EXERCISE INPUT =
::::::

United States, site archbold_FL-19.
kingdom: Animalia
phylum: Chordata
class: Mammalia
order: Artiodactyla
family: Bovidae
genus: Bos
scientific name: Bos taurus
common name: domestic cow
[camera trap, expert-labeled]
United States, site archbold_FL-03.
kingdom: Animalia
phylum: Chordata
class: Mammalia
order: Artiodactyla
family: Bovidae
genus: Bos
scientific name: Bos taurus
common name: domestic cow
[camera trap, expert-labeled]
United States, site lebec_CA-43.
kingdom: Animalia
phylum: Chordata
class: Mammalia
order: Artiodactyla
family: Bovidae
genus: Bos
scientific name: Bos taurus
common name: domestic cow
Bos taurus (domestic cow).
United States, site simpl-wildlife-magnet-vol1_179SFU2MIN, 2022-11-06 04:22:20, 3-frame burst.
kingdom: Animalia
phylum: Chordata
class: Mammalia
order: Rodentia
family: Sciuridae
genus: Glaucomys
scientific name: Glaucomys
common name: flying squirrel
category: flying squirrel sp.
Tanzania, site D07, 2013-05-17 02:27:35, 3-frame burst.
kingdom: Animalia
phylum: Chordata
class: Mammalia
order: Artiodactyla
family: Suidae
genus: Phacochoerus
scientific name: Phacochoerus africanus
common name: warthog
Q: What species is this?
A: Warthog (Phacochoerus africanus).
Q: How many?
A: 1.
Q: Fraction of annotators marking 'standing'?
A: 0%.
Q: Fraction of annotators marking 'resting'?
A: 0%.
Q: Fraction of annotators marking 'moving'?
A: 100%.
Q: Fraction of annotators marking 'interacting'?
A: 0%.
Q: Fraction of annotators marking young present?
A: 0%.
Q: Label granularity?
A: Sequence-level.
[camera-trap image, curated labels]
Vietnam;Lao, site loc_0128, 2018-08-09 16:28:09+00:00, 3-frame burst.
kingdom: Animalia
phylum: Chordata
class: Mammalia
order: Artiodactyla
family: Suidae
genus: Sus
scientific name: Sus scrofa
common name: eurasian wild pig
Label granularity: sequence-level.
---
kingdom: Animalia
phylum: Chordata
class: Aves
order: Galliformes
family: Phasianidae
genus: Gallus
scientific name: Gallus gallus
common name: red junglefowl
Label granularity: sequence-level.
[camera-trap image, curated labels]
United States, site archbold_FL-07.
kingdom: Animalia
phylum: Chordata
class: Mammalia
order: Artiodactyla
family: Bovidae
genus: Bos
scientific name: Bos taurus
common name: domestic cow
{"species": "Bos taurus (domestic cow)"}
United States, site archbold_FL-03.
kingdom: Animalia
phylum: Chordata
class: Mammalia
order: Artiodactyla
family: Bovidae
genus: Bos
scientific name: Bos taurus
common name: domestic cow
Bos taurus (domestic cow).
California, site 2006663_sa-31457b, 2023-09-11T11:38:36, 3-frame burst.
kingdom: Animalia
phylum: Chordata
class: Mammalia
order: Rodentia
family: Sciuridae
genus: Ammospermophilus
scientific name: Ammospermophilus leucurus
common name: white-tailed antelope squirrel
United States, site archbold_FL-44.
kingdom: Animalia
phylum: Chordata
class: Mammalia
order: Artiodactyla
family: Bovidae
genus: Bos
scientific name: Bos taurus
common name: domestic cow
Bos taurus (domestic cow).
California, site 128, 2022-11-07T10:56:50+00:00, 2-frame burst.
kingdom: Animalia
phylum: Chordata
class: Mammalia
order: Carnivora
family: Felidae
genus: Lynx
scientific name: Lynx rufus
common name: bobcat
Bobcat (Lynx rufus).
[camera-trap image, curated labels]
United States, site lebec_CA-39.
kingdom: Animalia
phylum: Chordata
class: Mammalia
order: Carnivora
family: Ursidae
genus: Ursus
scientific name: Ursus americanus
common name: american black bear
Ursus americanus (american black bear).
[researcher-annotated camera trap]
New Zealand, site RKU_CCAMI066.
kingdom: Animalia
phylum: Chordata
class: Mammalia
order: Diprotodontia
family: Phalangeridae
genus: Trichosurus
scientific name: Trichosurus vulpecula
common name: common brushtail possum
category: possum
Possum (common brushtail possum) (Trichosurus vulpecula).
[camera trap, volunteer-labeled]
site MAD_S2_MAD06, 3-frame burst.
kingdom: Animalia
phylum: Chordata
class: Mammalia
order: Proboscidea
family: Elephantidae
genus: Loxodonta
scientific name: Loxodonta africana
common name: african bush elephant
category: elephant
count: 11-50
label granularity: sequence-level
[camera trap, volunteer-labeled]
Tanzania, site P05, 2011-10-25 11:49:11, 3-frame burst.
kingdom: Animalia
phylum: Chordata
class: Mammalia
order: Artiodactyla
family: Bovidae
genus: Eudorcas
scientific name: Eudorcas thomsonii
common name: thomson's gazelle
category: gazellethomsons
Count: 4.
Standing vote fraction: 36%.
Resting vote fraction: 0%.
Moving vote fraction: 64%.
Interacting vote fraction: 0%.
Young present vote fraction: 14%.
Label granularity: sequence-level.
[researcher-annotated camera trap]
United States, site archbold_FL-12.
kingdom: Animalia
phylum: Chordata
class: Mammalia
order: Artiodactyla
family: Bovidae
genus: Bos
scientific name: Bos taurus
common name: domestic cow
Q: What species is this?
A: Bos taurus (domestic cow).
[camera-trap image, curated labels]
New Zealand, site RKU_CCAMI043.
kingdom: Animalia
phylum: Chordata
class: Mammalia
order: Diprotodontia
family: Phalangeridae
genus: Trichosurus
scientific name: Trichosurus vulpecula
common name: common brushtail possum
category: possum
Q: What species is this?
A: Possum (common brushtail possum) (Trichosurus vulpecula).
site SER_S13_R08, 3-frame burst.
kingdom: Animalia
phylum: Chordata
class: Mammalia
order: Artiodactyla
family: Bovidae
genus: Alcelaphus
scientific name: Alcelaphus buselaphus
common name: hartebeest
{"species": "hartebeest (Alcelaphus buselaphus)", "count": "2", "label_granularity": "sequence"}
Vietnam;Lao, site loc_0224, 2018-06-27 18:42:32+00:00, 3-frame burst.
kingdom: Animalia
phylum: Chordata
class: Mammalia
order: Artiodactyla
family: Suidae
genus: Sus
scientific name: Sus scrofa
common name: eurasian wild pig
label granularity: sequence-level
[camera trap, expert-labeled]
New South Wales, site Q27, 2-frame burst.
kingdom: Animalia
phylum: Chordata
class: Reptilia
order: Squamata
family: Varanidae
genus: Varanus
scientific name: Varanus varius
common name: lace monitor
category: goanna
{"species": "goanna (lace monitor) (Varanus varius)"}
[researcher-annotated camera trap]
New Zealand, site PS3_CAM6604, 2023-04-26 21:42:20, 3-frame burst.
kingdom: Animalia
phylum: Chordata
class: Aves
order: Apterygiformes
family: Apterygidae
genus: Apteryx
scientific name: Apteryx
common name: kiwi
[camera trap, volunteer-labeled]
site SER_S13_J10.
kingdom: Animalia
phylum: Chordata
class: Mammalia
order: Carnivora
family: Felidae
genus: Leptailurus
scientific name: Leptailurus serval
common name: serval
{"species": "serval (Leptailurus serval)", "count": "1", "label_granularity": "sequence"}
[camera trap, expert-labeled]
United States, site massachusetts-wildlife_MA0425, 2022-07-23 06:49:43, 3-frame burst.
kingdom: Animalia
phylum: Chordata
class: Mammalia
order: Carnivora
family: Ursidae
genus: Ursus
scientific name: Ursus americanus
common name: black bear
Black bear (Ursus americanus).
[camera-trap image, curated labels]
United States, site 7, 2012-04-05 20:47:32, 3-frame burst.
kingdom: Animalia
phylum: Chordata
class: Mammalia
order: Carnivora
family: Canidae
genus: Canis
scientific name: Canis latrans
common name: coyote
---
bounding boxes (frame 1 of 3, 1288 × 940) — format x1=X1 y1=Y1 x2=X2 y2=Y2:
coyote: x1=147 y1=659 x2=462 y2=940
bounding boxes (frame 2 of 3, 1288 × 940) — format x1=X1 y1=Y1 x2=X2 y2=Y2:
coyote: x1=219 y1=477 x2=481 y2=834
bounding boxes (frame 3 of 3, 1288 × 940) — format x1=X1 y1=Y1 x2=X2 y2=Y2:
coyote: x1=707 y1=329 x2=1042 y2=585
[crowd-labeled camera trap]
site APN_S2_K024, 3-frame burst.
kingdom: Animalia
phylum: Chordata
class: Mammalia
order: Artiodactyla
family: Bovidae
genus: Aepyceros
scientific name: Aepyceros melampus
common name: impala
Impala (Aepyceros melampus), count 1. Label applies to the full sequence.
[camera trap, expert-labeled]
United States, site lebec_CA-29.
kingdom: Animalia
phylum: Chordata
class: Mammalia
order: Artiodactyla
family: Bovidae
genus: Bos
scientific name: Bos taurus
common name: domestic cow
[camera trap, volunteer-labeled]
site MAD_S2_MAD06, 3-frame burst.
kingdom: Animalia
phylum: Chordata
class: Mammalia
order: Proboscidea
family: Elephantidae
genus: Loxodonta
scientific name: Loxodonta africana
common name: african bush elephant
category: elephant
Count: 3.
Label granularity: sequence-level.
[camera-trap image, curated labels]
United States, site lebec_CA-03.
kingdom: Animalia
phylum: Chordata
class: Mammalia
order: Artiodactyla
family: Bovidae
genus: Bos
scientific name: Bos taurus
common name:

::::::

PROBLEM DETAILS = Print the lines above from the one with "Interacting vote fraction: 0%." through the one with "genus: Alcelaphus", both included, exactly as written and nothing more.

RESPONSE FOR THIS EXERCISE =
Interacting vote fraction: 0%.
Young present vote fraction: 14%.
Label granularity: sequence-level.
[researcher-annotated camera trap]
United States, site archbold_FL-12.
kingdom: Animalia
phylum: Chordata
class: Mammalia
order: Artiodactyla
family: Bovidae
genus: Bos
scientific name: Bos taurus
common name: domestic cow
Q: What species is this?
A: Bos taurus (domestic cow).
[camera-trap image, curated labels]
New Zealand, site RKU_CCAMI043.
kingdom: Animalia
phylum: Chordata
class: Mammalia
order: Diprotodontia
family: Phalangeridae
genus: Trichosurus
scientific name: Trichosurus vulpecula
common name: common brushtail possum
category: possum
Q: What species is this?
A: Possum (common brushtail possum) (Trichosurus vulpecula).
site SER_S13_R08, 3-frame burst.
kingdom: Animalia
phylum: Chordata
class: Mammalia
order: Artiodactyla
family: Bovidae
genus: Alcelaphus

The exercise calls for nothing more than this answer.